There are a lot of excuses that we make for burying our talents, but none of them hold water when we consider the harsh reality of God’s expectations:
- Did you bury your talent because of a harsh or over-indulgent parent?
- Was there a perceived lack of resources or opportunities?
- Did you try and fail just too many times to want to try again?
- Did somebody say you could never do it, never accomplish anything?
- Did you surround yourself with people who facilitated your “failure” attitude?
- Was it always somebody else’s fault?
- Were you too scared to try?
- Was there always somebody who had your same talent, but did it so well that you thought you were useless?
Evidence That You Are Burying Your Talent
- Letting long term wishes and dreams go ignored. Do not confuse envy with desire. You may be envious of someone else’s position or success because you have lost touch with your own dreams.
- Often the biggest sign that tells us of things buried in the heart is numbness and a life that does not feel alive.
- Being “bugged” by something that we cannot readily identify.
- A feeling of not accomplishing anything significant and that one is living a purposeless life.
- Lack of activity on our part, not being involved, and being annoyed by God’s expectations.
The Danger Of Fear
“And the one also who had received the one talent came up and said, ‘Master, I knew you to be a hard man, reaping where you did not sow, and gathering where you scattered no seed. And I was afraid and went away and hid your talent in the ground; see, you have what is yours’” (Matthew 25:24-25).

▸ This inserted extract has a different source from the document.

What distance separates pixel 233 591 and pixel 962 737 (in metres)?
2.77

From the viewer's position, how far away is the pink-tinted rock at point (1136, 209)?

Perhaps the most crippling fault of this one talent man was his failure to perceive his master properly. He was operating under an assumption what was invalid, and that produced action which was incongruent with the master’s expectations. Similarly, many of our spiritual failures come when we are not careful about our view of God, when we think we know what God wants apart from His revelation. Consider the disparity in moral and ethical standards amongst religions that do not view God biblically: how do deists, Unitarians, agnostics, Catholics, etc. respond to certain situations in light of their false perceptions about the Almighty? While the first two servants embraced a chance to serve the master, the third man viewed this talent as a burden and a liability. He saw the master as harsh, unwavering, and cruel, while the first two saw him as merciful, friendly, and approachable.
The one talent man was so paralyzed by the fear of failure that he simply did nothing with his master’s possessions. There was no satisfaction, no reward, no fulfillment, no production. He made no difference in the world and affected nobody. He contributed nothing. Ironically, though, the servant still expects praise from his master for his perceptiveness and shrewdness. “There is very little reward in life without taking risks. The one who buried his treasure in the ground did so to avoid risk of loss, failure, and disapproval. In the end, though, he reaped all three of these disasters. Clearly avoidance of risk is the greatest risk of all” (Nine Things a Leader Must Do, Cloud, p. 24). When we allow fear to cripple us, we miss out on the richness of life and all of its rewards. Many people convince themselves to avoid confrontation at all costs in marriage, which actually only causes emotional withdrawal. We fear risks in dating, in evangelism, in pursuing a career that makes us happy, in having children. Avoiding risk and conflict only succeeds in bringing unhappiness.